▶ **Aim of the task**
Edit the items below so that each "damaged or defective" becomes "broken or faulty", with everything else kept unchanged.

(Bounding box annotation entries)
>> START

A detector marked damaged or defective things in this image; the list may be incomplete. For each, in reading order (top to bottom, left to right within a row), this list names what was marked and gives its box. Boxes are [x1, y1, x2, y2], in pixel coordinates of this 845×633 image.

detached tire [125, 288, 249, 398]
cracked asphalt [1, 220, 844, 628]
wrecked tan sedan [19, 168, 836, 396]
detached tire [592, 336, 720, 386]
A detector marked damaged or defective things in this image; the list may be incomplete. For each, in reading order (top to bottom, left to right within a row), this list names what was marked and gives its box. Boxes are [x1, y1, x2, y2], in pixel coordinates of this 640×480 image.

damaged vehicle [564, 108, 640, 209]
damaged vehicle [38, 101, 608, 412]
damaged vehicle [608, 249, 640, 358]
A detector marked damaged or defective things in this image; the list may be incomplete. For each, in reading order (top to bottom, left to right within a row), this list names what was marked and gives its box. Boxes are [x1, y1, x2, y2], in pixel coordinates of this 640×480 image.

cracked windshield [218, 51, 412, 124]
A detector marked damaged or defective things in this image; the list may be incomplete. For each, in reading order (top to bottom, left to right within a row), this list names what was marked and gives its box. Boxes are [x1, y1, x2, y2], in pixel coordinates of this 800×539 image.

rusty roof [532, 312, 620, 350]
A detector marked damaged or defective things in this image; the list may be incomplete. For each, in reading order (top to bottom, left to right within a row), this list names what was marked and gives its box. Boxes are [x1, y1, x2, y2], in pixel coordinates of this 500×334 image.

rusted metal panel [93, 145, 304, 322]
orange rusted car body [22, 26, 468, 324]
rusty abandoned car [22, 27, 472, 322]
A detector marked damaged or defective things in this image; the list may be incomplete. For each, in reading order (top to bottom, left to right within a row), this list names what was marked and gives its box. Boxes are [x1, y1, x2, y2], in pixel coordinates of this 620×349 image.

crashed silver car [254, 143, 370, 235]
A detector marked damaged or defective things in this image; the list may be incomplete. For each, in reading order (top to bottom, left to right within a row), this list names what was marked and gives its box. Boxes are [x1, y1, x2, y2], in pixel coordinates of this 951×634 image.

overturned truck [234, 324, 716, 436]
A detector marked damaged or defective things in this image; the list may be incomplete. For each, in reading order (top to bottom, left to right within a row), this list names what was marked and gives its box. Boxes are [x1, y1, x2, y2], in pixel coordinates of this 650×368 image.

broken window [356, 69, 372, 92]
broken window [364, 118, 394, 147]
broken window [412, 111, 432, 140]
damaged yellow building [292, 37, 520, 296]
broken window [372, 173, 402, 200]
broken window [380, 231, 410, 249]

>> END

▶ **Solution**
A detector marked broken or faulty things in this image; the list may be incomplete. For each, in reading order (top to bottom, left to right within a row), this list names what was marked and gives its box. Boxes are [x1, y1, x2, y2], in pixel coordinates of this 845×633 image.

detached tire [125, 288, 249, 398]
cracked asphalt [1, 220, 844, 628]
wrecked tan sedan [19, 168, 836, 396]
detached tire [592, 336, 720, 386]
A detector marked broken or faulty things in this image; the list may be incomplete. For each, in reading order (top to bottom, left to right within a row), this list names what was marked and gives its box. Boxes are [x1, y1, x2, y2], in pixel coordinates of this 640×480 image.

damaged vehicle [564, 108, 640, 209]
damaged vehicle [38, 101, 608, 412]
damaged vehicle [608, 249, 640, 358]
A detector marked broken or faulty things in this image; the list may be incomplete. For each, in reading order (top to bottom, left to right within a row), this list names what was marked and gives its box. Boxes are [x1, y1, x2, y2], in pixel coordinates of this 640×480 image.

cracked windshield [218, 51, 412, 124]
A detector marked broken or faulty things in this image; the list may be incomplete. For each, in reading order (top to bottom, left to right within a row), this list names what was marked and gives its box. Boxes are [x1, y1, x2, y2], in pixel coordinates of this 800×539 image.

rusty roof [532, 312, 620, 350]
A detector marked broken or faulty things in this image; the list may be incomplete. For each, in reading order (top to bottom, left to right within a row), this list names what was marked and gives its box. Boxes are [x1, y1, x2, y2], in pixel coordinates of this 500×334 image.

rusted metal panel [93, 145, 304, 322]
orange rusted car body [22, 26, 468, 324]
rusty abandoned car [22, 27, 472, 322]
A detector marked broken or faulty things in this image; the list may be incomplete. For each, in reading order (top to bottom, left to right within a row), this list names what was marked and gives its box. Boxes are [x1, y1, x2, y2], in pixel coordinates of this 620×349 image.

crashed silver car [254, 143, 370, 235]
A detector marked broken or faulty things in this image; the list may be incomplete. For each, in reading order (top to bottom, left to right within a row), this list names what was marked and gives its box. Boxes are [x1, y1, x2, y2], in pixel coordinates of this 951×634 image.

overturned truck [234, 324, 716, 436]
A detector marked broken or faulty things in this image; the list may be incomplete. For each, in reading order (top to bottom, left to right within a row), this list names what was marked and gives its box. Boxes are [x1, y1, x2, y2], in pixel coordinates of this 650×368 image.

broken window [356, 69, 372, 92]
broken window [364, 118, 394, 147]
broken window [412, 111, 432, 140]
damaged yellow building [292, 37, 520, 296]
broken window [372, 173, 402, 200]
broken window [380, 231, 410, 249]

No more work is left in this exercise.